Each line of the records has to be copied exactly, though the pictures must be left out.

• **Material provided**:
----------
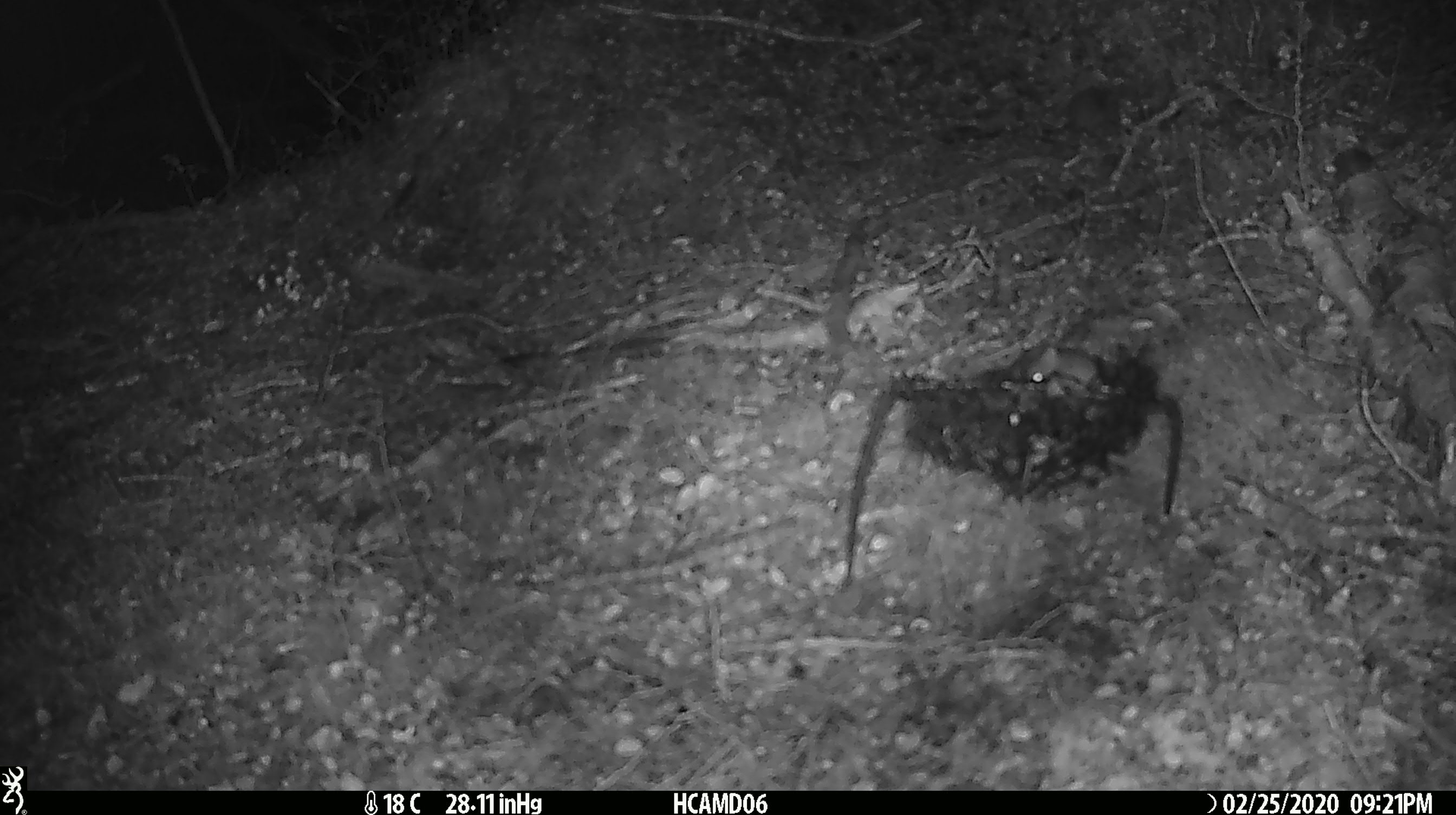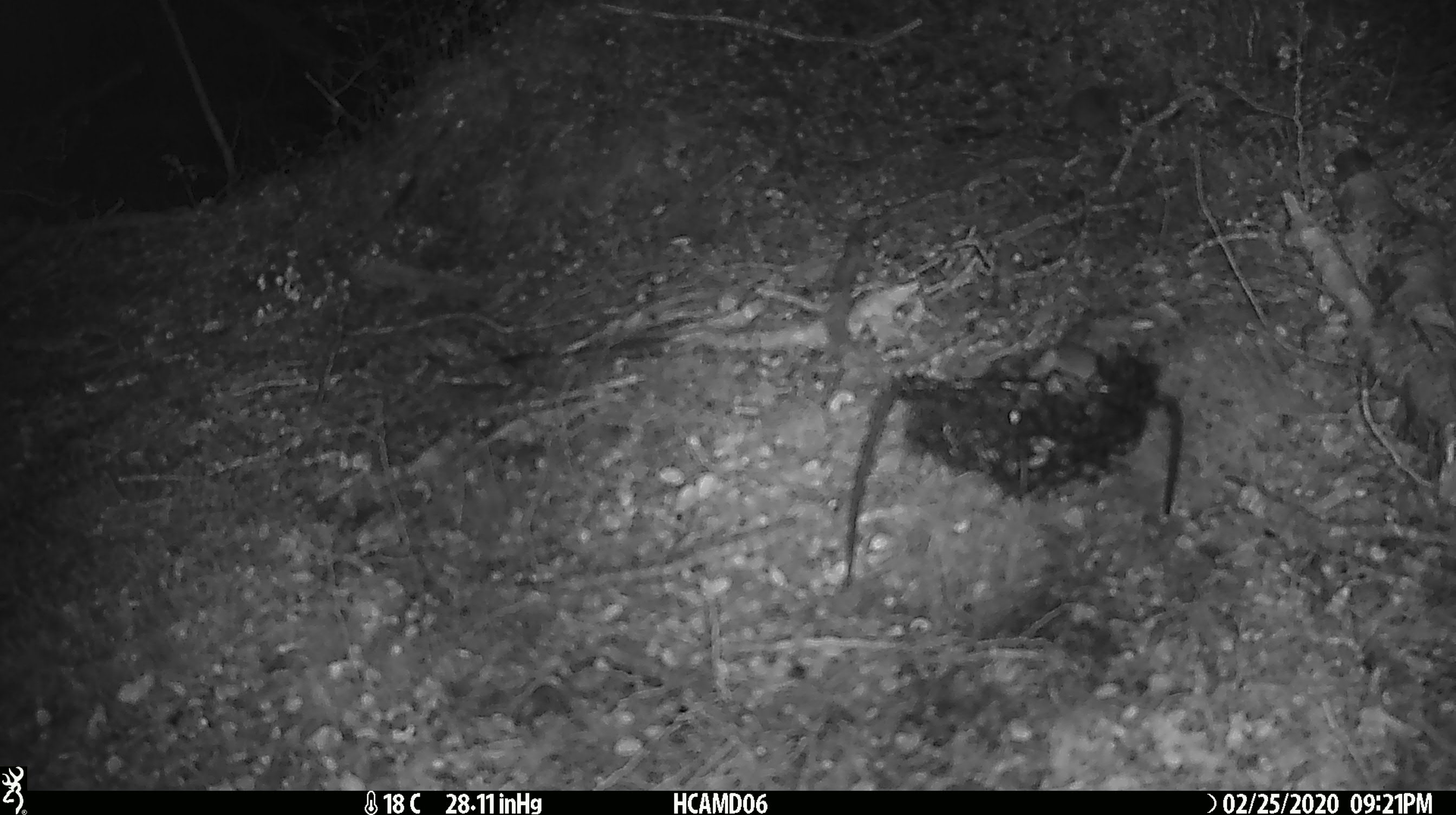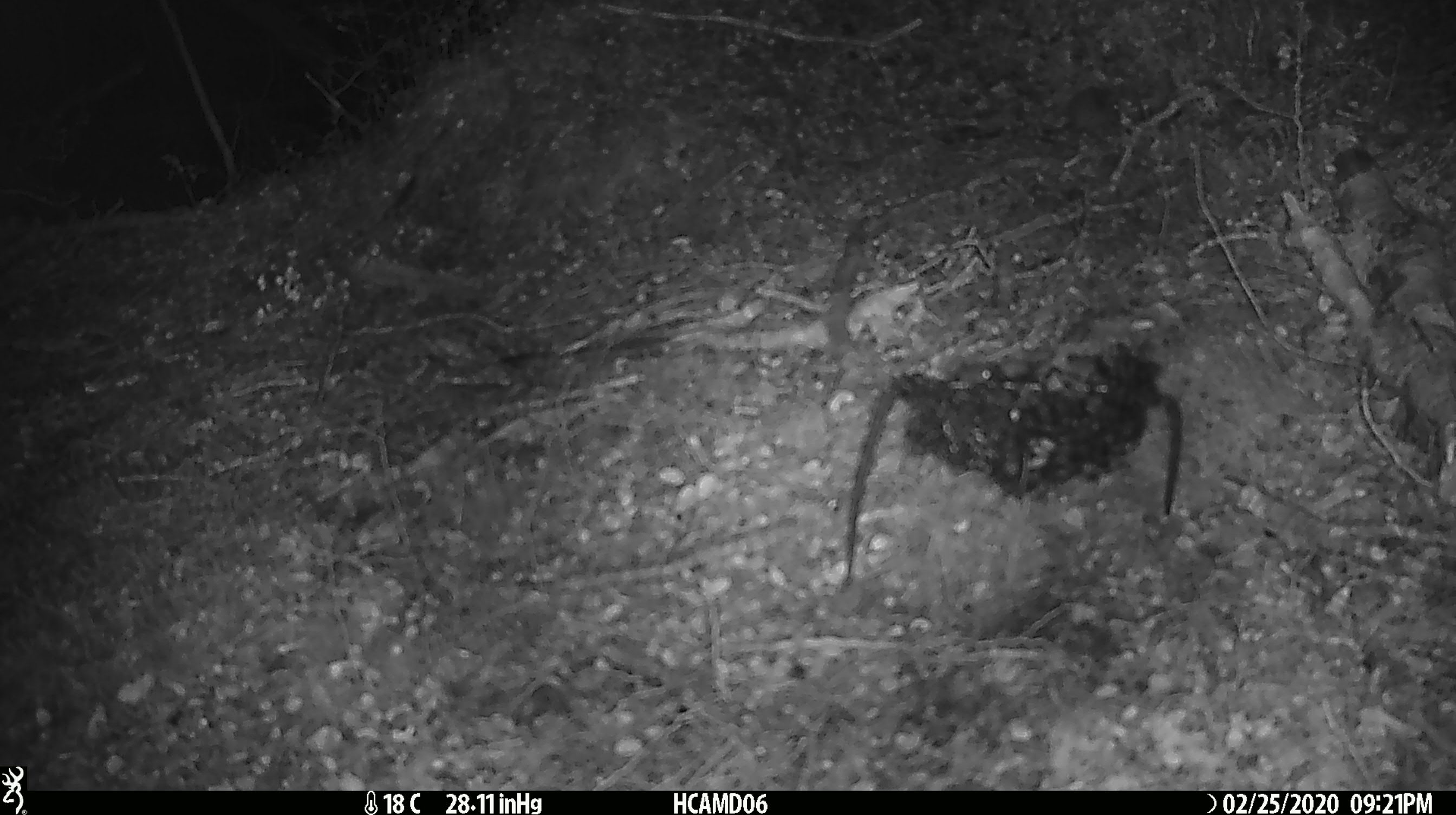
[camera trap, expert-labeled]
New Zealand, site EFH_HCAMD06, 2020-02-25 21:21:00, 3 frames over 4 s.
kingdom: Animalia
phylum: Chordata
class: Mammalia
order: Rodentia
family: Muridae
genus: Mus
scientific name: Mus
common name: mouse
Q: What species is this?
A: Mouse (Mus).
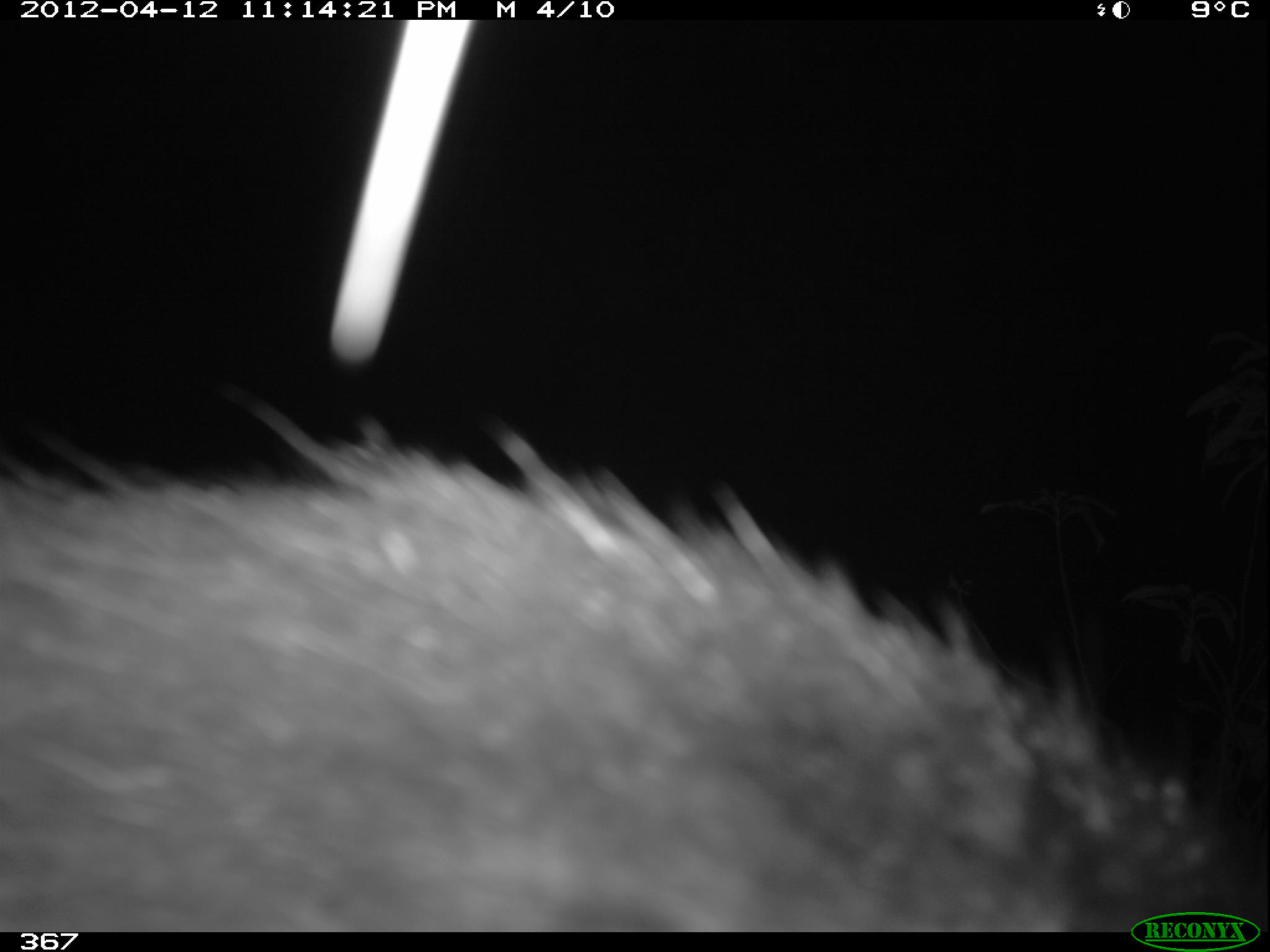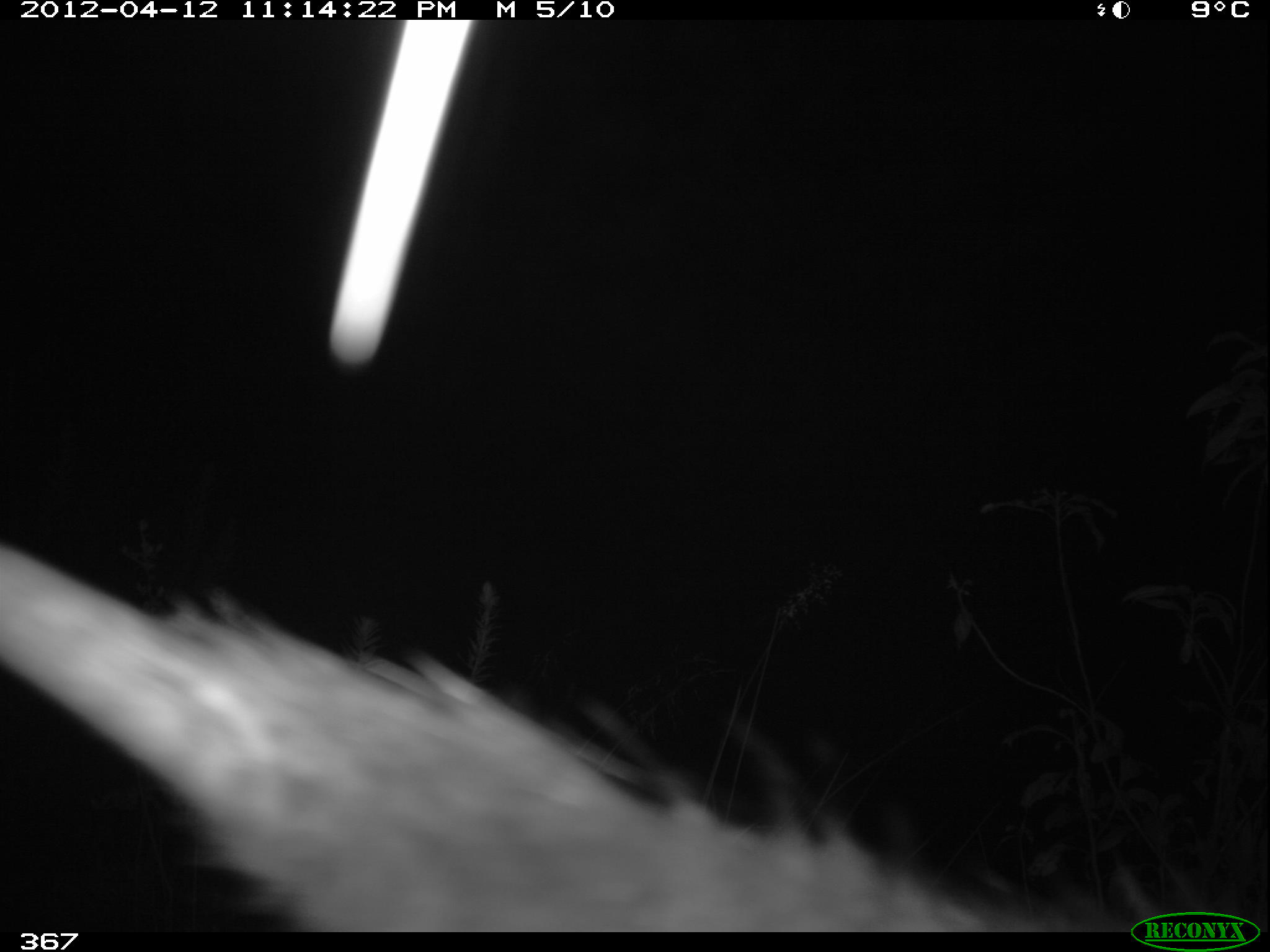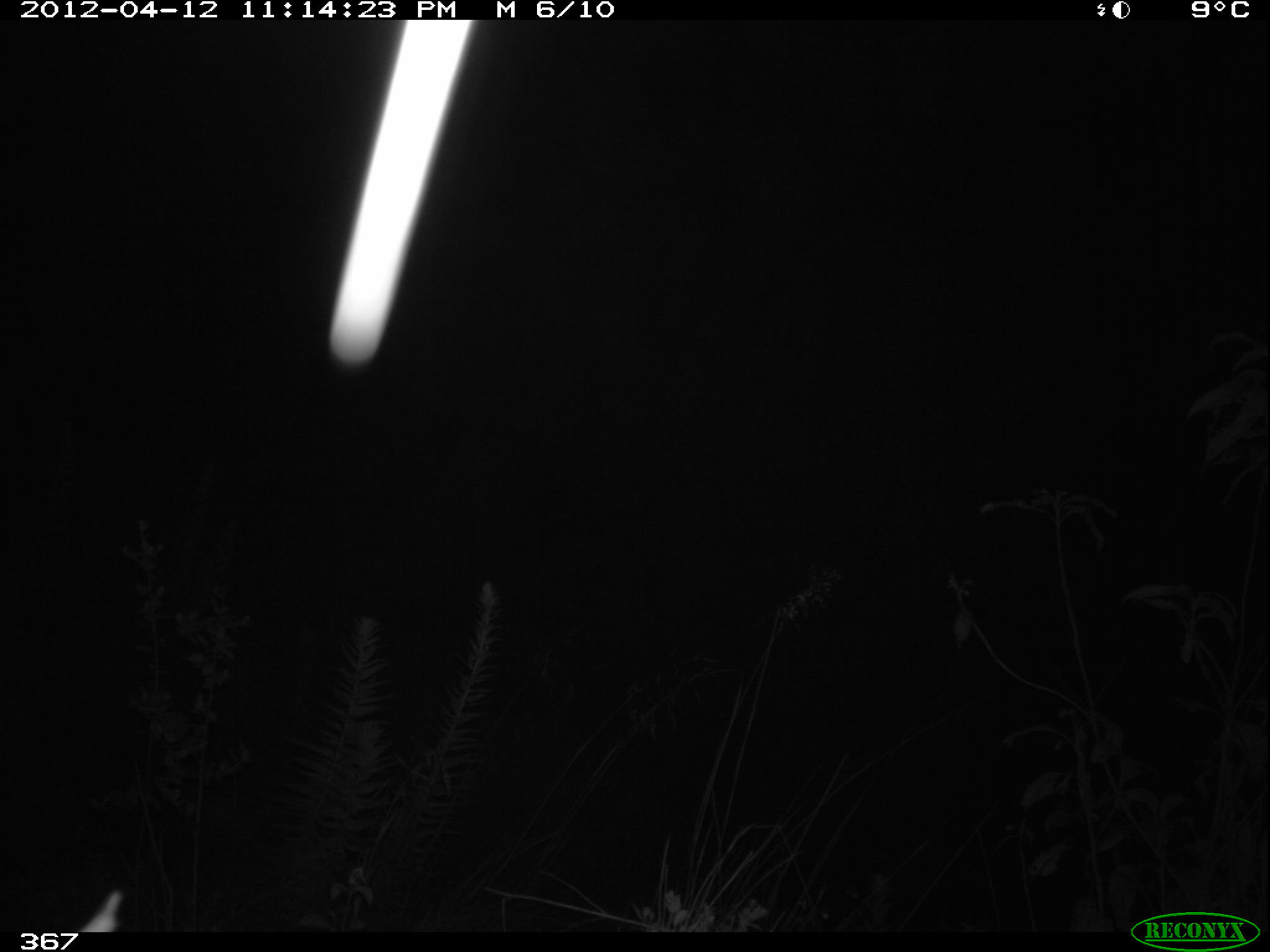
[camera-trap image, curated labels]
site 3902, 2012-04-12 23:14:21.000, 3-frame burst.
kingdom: Animalia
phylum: Chordata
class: Mammalia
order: Didelphimorphia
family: Didelphidae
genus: Didelphis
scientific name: Didelphis pernigra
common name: andean white-eared opossum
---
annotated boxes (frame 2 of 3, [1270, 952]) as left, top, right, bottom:
didelphis pernigra: 0, 546, 1267, 932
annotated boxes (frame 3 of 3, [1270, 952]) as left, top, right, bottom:
didelphis pernigra: 76, 889, 124, 932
----------
• **Answer to this task**:
[camera trap, expert-labeled]
New Zealand, site EFH_HCAMD06, 2020-02-25 21:21:00, 3 frames over 4 s.
kingdom: Animalia
phylum: Chordata
class: Mammalia
order: Rodentia
family: Muridae
genus: Mus
scientific name: Mus
common name: mouse
Q: What species is this?
A: Mouse (Mus).
[camera-trap image, curated labels]
site 3902, 2012-04-12 23:14:21.000, 3-frame burst.
kingdom: Animalia
phylum: Chordata
class: Mammalia
order: Didelphimorphia
family: Didelphidae
genus: Didelphis
scientific name: Didelphis pernigra
common name: andean white-eared opossum
---
annotated boxes (frame 2 of 3, [1270, 952]) as left, top, right, bottom:
didelphis pernigra: 0, 546, 1267, 932
annotated boxes (frame 3 of 3, [1270, 952]) as left, top, right, bottom:
didelphis pernigra: 76, 889, 124, 932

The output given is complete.